PROVIDED TEXT:
Do you know how many meq of potassium the average American consumes on a daily basis?

How many patients do you know get put on a potassium restricted diet?

Yup...I knew you didn't know...

and btw....4 meq of potassium is equivalent to eating 1/3 to 1/2 of a banana.....

When I did my nephro rotation at the VA the nephrologist I worked with had some dialysis patients on a potassium restricted diet. Granted this situation is different.


Let me rephrase the question.. how would you explain it in court if you had to?
 
First post here so not meant to offend.

Militarymd, I'm trying to figure out what your practice philosophy is. It seems to me that you are pushing the envelope in terms of anesthetics.

Pt. with a K of 6 and asymptomatic. I'd say most anesthesiologists would be concerned about raising the K any higher. So I'm going to give succ, I'm gowing to give LR? Why?

(We all know that succ elevates K by only 0.5 meq and K in LR is negligibe. But why even go there, when you can give a non depolarizer and NS)

Why not do everything that you can to keep the K low? Why not use a non depolarizer? You stated that the airway was marginal? If it was marginal, why induce? Why not go fiber?

If it was the "marginal" but not scareway...then why not prove mask ventilation, then give a non depolarizer? Or go with an intubating LMA?

In addition, if you were not concerned about the K? Why would give bicarb, give lasix? It seems like you say one thing but also hedge. BTW why wouldn't you give calcium since it is probably the most important thing to give to stabilize the cardiac membrane ?

I'm confused about your practice philosophy. Is it to push the limits of a "safe" anesthetic so that you can prove that you can live on the razor's edge? Is it not your patient's health that you are gambling with not your own?

I've had the honor of training with some of the greats of anesthesia. Eger, Gregory, Rosen. And the one thing that I've learned from all of them is that anesthesiology is about managing risk. Do everything to reduce risk cuz you can't eliminate it.
 
First post here so not meant to offend.

Militarymd, I'm trying to figure out what your practice philosophy is. It seems to me that you are pushing the envelope in terms of anesthetics.

Pt. with a K of 6 and asymptomatic. I'd say most anesthesiologists would be concerned about raising the K any higher. So I'm going to give succ, I'm gowing to give LR? Why?

(We all know that succ elevates K by only 0.5 meq and K in LR is negligibe. But why even go there, when you can give a non depolarizer and NS)

Why not do everything that you can to keep the K low? Why not use a non depolarizer? You stated that the airway was marginal? If it was marginal, why induce? Why not go fiber?

If it was the "marginal" but not scareway...then why not prove mask ventilation, then give a non depolarizer? Or go with an intubating LMA?

In addition, if you were not concerned about the K? Why would give bicarb, give lasix? It seems like you say one thing but also hedge. BTW why wouldn't you give calcium since it is probably the most important thing to give to stabilize the cardiac membrane ?

I'm confused about your practice philosophy. Is it to push the limits of a "safe" anesthetic so that you can prove that you can live on the razor's edge? Is it not your patient's health that you are gambling with not your own?

I've had the honor of training with some of the greats of anesthesia. Eger, Gregory, Rosen. And the one thing that I've learned from all of them is that anesthesiology is about managing risk. Do everything to reduce risk cuz you can't eliminate it.

YOU'RE A TROLL, OBVIOUSLY.

Save your "no meaning to offend" crap, think up another catchy screenname, and go troll somewhere else.

Your IP address is on the watch screen as of now.
 
I don't see how this is being a troll? How are the questions I asked offensive? UCSF gas pain is where I trained for both residency and fellowship. Interesting that you would ban me for asking, I think very pertinent questions.
 
Pretty scary case, when you think about it. 90% of M+M conferences start with "Just a Saturday morning cysto" or "Simple lum/lam"

Definitely agree with you that its okay to do the case, but wouldnt use sux, if only because of how stupid it would look when the guy arrested.

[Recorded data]
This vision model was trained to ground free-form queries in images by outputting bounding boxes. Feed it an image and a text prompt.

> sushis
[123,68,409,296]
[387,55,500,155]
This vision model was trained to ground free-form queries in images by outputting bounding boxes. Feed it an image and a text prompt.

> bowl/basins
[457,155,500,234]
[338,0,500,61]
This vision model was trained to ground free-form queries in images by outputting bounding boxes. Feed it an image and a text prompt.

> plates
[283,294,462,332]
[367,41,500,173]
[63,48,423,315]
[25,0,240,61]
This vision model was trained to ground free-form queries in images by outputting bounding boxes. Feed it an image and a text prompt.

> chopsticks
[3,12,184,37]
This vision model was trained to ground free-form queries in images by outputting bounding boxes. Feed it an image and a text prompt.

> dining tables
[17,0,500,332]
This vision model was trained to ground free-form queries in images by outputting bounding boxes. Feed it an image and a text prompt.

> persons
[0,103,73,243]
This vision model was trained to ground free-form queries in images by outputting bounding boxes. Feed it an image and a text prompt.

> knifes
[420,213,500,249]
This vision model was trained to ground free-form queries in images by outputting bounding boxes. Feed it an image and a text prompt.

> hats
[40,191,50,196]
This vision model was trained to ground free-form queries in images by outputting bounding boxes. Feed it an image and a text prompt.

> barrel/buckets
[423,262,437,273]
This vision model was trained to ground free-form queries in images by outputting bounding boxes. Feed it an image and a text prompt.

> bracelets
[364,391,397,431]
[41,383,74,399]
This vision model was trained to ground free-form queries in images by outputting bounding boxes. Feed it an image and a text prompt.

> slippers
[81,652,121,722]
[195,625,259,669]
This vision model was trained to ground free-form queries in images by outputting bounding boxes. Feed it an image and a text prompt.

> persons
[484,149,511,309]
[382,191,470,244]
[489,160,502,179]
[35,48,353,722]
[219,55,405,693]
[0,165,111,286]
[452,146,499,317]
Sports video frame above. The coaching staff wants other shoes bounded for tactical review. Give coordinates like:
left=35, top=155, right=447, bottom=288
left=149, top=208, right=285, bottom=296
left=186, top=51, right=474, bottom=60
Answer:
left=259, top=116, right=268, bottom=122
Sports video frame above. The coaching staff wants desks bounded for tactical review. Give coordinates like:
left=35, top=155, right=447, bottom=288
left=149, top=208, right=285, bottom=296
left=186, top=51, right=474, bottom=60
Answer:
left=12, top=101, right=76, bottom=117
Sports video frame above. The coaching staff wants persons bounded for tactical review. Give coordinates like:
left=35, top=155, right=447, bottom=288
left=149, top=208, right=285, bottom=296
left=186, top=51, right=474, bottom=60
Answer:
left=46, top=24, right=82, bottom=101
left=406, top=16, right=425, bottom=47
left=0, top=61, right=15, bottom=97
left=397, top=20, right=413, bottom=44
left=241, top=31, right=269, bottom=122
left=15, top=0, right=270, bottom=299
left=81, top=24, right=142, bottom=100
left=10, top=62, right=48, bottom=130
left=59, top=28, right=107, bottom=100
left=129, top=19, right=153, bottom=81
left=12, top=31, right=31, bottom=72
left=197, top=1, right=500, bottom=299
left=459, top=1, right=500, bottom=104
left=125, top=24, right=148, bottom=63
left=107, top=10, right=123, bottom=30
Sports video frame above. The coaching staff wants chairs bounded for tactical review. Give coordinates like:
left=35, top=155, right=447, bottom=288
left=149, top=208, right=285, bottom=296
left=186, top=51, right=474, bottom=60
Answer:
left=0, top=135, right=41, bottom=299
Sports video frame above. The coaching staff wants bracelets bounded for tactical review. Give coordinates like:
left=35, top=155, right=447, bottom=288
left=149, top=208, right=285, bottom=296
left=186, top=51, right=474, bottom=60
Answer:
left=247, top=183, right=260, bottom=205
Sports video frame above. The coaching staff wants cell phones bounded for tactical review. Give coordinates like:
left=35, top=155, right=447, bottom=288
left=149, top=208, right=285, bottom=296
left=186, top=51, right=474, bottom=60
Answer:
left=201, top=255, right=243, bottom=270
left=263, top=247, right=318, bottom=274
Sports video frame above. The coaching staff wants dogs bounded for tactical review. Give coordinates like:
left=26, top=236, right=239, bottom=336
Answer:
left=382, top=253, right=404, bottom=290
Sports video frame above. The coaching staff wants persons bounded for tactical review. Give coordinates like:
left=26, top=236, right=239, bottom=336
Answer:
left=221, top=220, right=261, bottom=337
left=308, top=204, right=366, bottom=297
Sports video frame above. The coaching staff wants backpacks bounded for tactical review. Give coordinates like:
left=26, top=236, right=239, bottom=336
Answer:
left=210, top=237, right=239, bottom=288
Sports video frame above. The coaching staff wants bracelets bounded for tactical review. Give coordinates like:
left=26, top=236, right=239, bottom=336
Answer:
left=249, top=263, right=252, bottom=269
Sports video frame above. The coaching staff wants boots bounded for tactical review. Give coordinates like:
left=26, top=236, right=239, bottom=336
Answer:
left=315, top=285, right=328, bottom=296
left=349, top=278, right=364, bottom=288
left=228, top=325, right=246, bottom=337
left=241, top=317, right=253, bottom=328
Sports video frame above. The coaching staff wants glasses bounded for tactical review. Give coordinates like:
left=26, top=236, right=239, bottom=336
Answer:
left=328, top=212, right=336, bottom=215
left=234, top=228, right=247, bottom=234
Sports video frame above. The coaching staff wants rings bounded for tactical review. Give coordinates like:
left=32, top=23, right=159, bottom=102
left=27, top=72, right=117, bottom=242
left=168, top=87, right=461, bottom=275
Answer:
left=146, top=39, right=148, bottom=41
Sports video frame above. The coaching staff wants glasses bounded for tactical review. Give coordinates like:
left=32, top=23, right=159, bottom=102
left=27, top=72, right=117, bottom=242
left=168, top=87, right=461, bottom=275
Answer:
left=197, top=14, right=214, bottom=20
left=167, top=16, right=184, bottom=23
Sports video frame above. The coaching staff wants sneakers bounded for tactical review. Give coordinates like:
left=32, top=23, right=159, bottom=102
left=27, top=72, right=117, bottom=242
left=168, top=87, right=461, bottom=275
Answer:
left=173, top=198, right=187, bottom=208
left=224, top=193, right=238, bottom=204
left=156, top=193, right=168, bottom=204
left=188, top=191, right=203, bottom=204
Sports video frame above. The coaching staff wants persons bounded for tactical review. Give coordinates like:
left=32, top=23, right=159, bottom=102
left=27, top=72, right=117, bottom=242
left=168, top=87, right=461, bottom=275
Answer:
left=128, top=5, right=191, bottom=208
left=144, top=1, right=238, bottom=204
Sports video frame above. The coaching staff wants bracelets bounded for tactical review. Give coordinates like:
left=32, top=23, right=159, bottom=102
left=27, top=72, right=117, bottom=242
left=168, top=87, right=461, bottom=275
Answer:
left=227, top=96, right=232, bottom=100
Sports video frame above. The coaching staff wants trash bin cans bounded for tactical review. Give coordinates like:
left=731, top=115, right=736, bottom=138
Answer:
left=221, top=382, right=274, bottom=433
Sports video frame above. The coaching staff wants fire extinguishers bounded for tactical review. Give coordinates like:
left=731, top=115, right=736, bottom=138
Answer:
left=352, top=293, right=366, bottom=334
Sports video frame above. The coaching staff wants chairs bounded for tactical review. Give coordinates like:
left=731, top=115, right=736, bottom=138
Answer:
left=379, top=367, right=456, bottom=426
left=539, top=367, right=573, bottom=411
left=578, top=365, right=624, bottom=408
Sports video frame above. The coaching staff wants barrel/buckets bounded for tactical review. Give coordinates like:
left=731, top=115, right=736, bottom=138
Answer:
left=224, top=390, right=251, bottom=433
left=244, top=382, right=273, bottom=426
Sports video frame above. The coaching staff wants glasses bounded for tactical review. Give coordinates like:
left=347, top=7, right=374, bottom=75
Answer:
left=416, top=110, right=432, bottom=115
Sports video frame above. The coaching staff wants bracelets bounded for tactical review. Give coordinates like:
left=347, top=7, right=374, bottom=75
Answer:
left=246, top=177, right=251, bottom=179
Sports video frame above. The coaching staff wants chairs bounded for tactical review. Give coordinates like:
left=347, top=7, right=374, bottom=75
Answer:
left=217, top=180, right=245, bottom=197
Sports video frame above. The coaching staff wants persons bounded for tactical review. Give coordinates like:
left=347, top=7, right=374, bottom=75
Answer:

WHAT THIS EXERCISE ASKS:
**1.** According to the anesthesia thread, how much banana is equivalent to 4 meq of potassium?
**2.** Decide whether each statement agrees with the anesthesia thread. Give yes or no and quote the deciding words. (a) A poster trained with Eger, Gregory, and Rosen. (b) The nephrologist at the VA had no dialysis patients on a potassium restricted diet. (c) A poster says the potassium in LR is large.
**3.** In the anesthesia thread, rewrite the paragraph beginning "I don't see how this is being a troll?" in one shorter sentence that keeps its main facts.
The rows play no part in this work.

ANSWERS TO THE TASKS:
**1.** Eating 1/3 to 1/2 of a banana.

**2.**
(a) Yes: "I've had the honor of training with some of the greats of anesthesia. Eger, Gregory, Rosen."
(b) No: "the nephrologist I worked with had some dialysis patients on a potassium restricted diet."
(c) No: "K in LR is negligibe"

**3.** The poster denies trolling, asks how the questions were offensive, says both residency and fellowship were done at UCSF, and finds it interesting to be banned for asking what the poster considers very pertinent questions.